- _EXERCISE_
State how many lines in the listing below hold the string "Radiator"; nothing else is wanted.

** Opening THE DATA block **

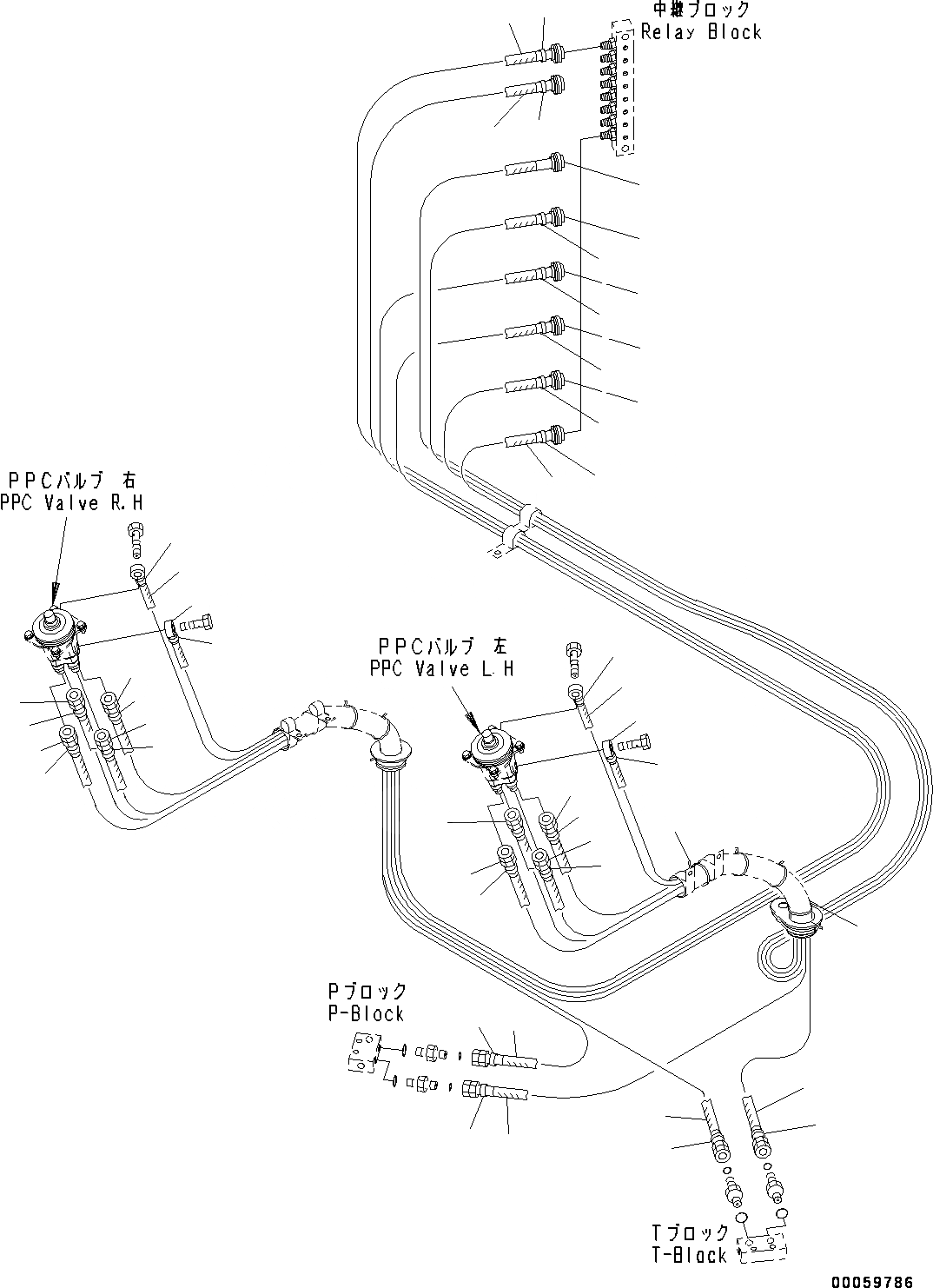 中継ブロック
Relay Block

PPCバルブ 右
PPC Valve R.H

PPCバルブ 左
PPC Valve L.H

Pブロック
P-Block

Tブロック
T-Block

00059786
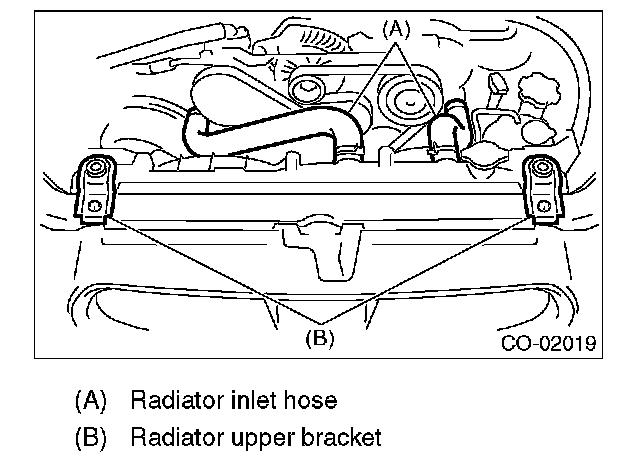 (A)

(B)

CO-02019

(A) Radiator inlet hose

(B) Radiator upper bracket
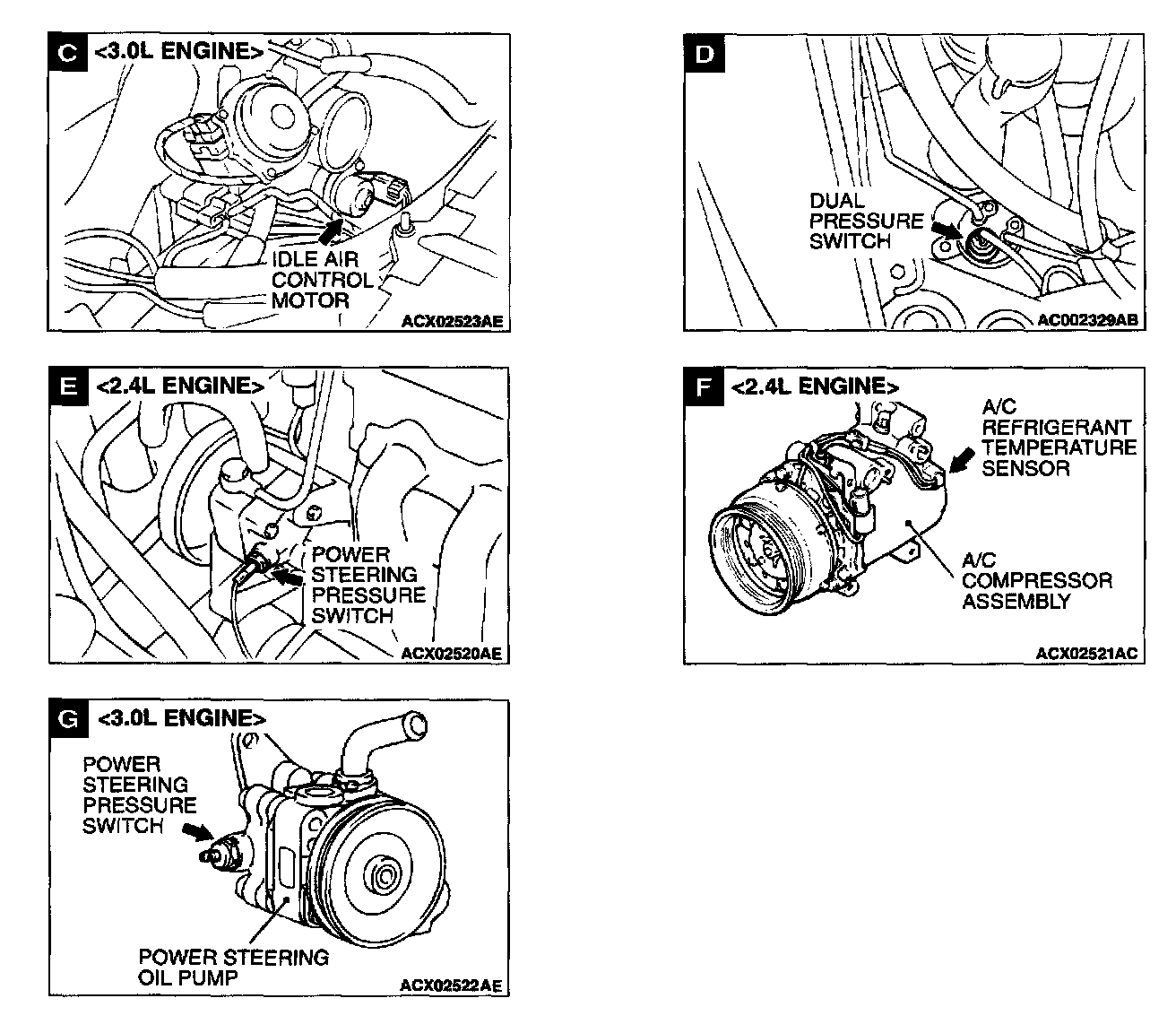 C <3.0L ENGINE>

IDLE AIR CONTROL MOTOR

ACX02523AE

D

DUAL PRESSURE SWITCH

AC002329AB

E <2.4L ENGINE>

POWER STEERING PRESSURE SWITCH

ACX02520AE

F <2.4L ENGINE>

A/C REFRIGERANT TEMPERATURE SENSOR

A/C COMPRESSOR ASSEMBLY

ACX02521AC

G <3.0L ENGINE>

POWER STEERING PRESSURE SWITCH

POWER STEERING OIL PUMP

ACX02522AE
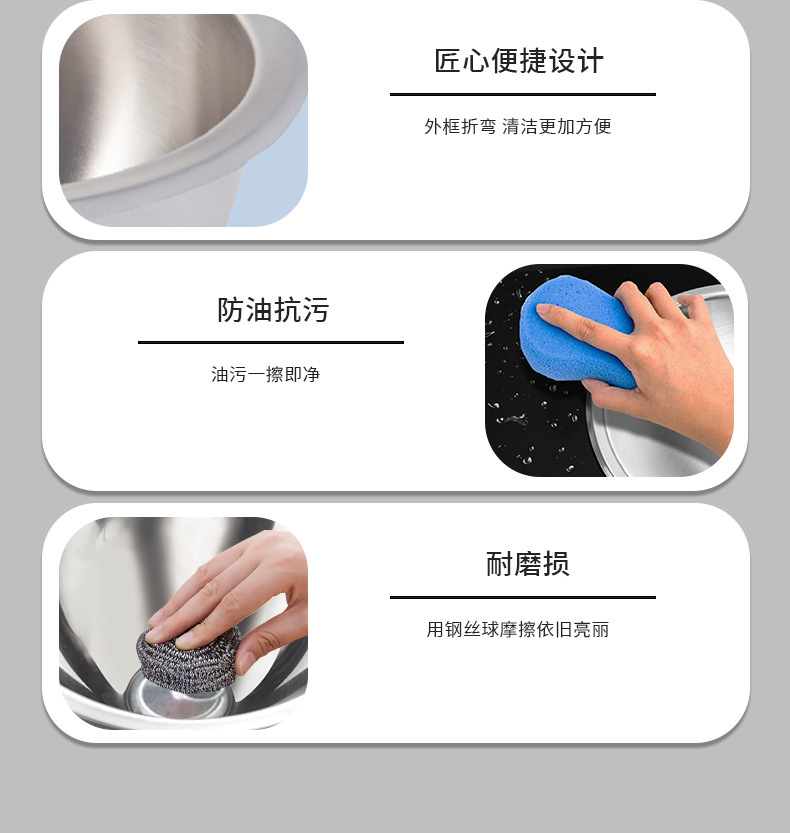 匠心便捷设计

外框折弯 清洁更加方便

防油抗污

油污一擦即净

耐磨损

用钢丝球摩擦依旧亮丽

** Closing THE DATA block **

- _FINISHED TASK_
2